My long break from blogging began in March 2013. At the time, I thought I had figured it all out. Things were looking good in the world: Obama had just begun his second term, the U.S. was recovering from the Great Recession, and California had not yet entered the depths of multi-year drought. I was incredibly optimistic about my life. I was thriving in my Master of Accountancy program at UC Davis and had accepted my first real professional job at the California State Auditor. I began cultivating my community garden plot in Davis and was at the beginning stage of my dance addiction. What happened between now and March 2013? Among the usual things—work, life and failed romances—I danced, a lot.
I’ve always liked to dance, but for most of my life I thought I was bad at it. Back in high school, I’d look forward to dances in the cafeteria, where I enthusiastically but awkwardly shuffled around to all that great 90s music. Many years later, after I’d finished college and was living in the East Bay, some friends invited me out to a salsa night. I was intimidated by the sharply dressed crowd and their intricate, flashy moves. I couldn't imagine myself ever dancing like that.
In the Fall of 2012, I became a graduate student and I developed what seemed to be a finely tuned, disciplined routine: study, swim, eat, study, eat, sleep. I was in great shape and was doing well in school, but my life felt incomplete. Occasionally I went out with classmates and I would get drunk and obnoxious and I’d impersonate our financial accounting professor. The next day I’d wake up feeling groggy and guilty for having spent so much money on booze and the greasy food that such booze demands. I needed an activity that was creative and fun and social.
After fall quarter finals, I had some time in Davis to explore. The student apartment where I lived was across the street from a Grad, a bar and dance venue, and I began wandering over there in the evenings, curious about dancing. I went to country night, but the line dancing seemed too prescribed and rigid and I didn’t like the music. Then I went salsa night to meet some friends. I’d been listening all kinds of Latin genres for years, including reggaeton, cumbia and bachata, so the music was familiar to me. At the Grad, there were dancers of all skill levels, and I was really taken by the Cuban style salsa dancing I saw there for the first time. Not everyone was dressed up fancy, but everyone had a big grin. It looked like so much fun, and so I decided I wanted to learn how to dance after that night.

* SHORT EXERCISE *
Copy the part of the blog post about learning to dance starting at "I’ve always liked" and ending at "dancing like that.", switching out "cafeteria" for "gym".

Visual spatial reasoning items:

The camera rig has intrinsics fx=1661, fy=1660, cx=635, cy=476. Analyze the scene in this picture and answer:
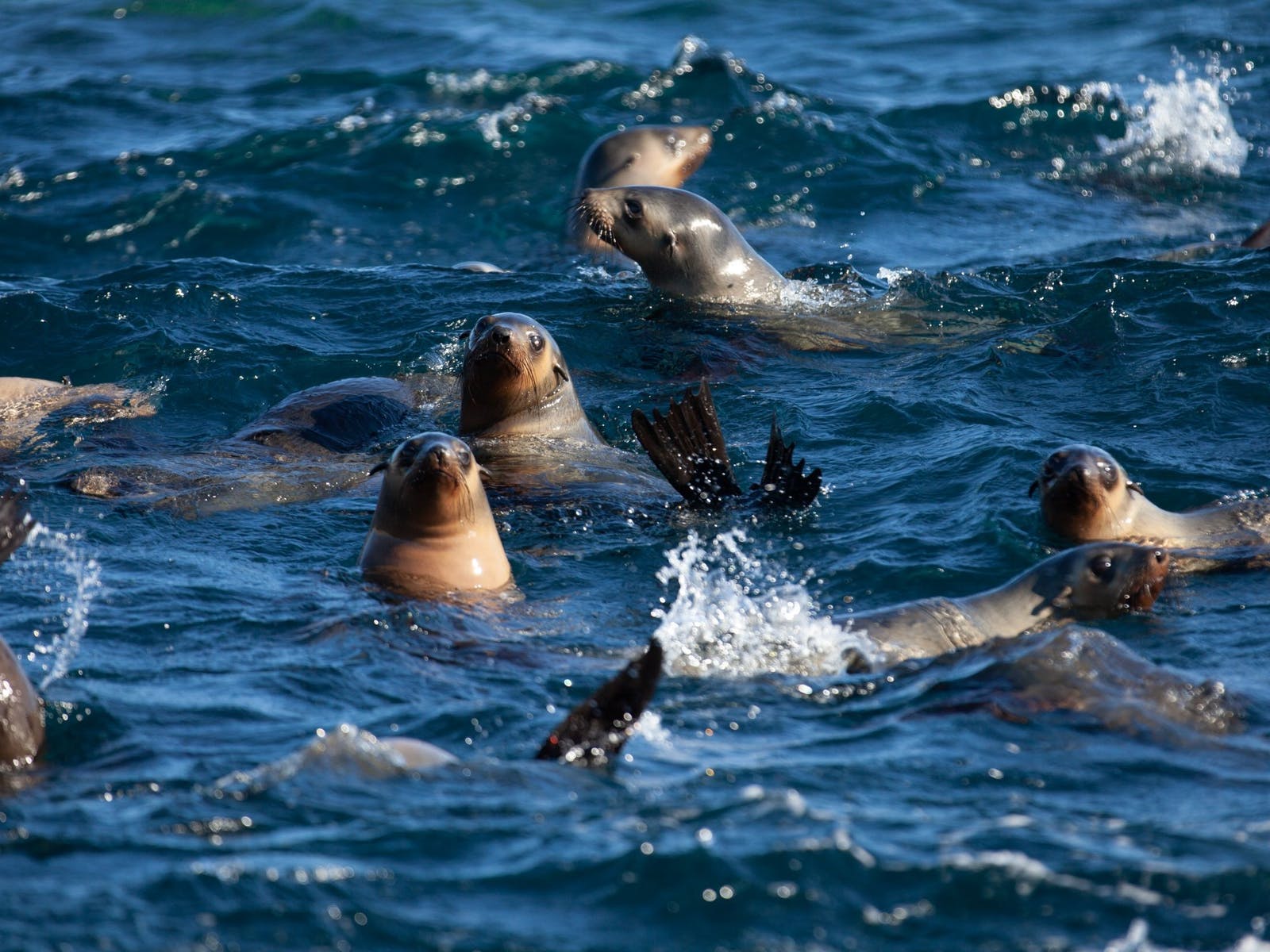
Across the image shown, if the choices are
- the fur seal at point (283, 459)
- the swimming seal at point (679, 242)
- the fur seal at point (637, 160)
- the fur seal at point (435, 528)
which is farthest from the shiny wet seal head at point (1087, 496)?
the fur seal at point (637, 160)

* EXERCISE SOLUTION *
I’ve always liked to dance, but for most of my life I thought I was bad at it. Back in high school, I’d look forward to dances in the gym, where I enthusiastically but awkwardly shuffled around to all that great 90s music. Many years later, after I’d finished college and was living in the East Bay, some friends invited me out to a salsa night. I was intimidated by the sharply dressed crowd and their intricate, flashy moves. I couldn't imagine myself ever dancing like that.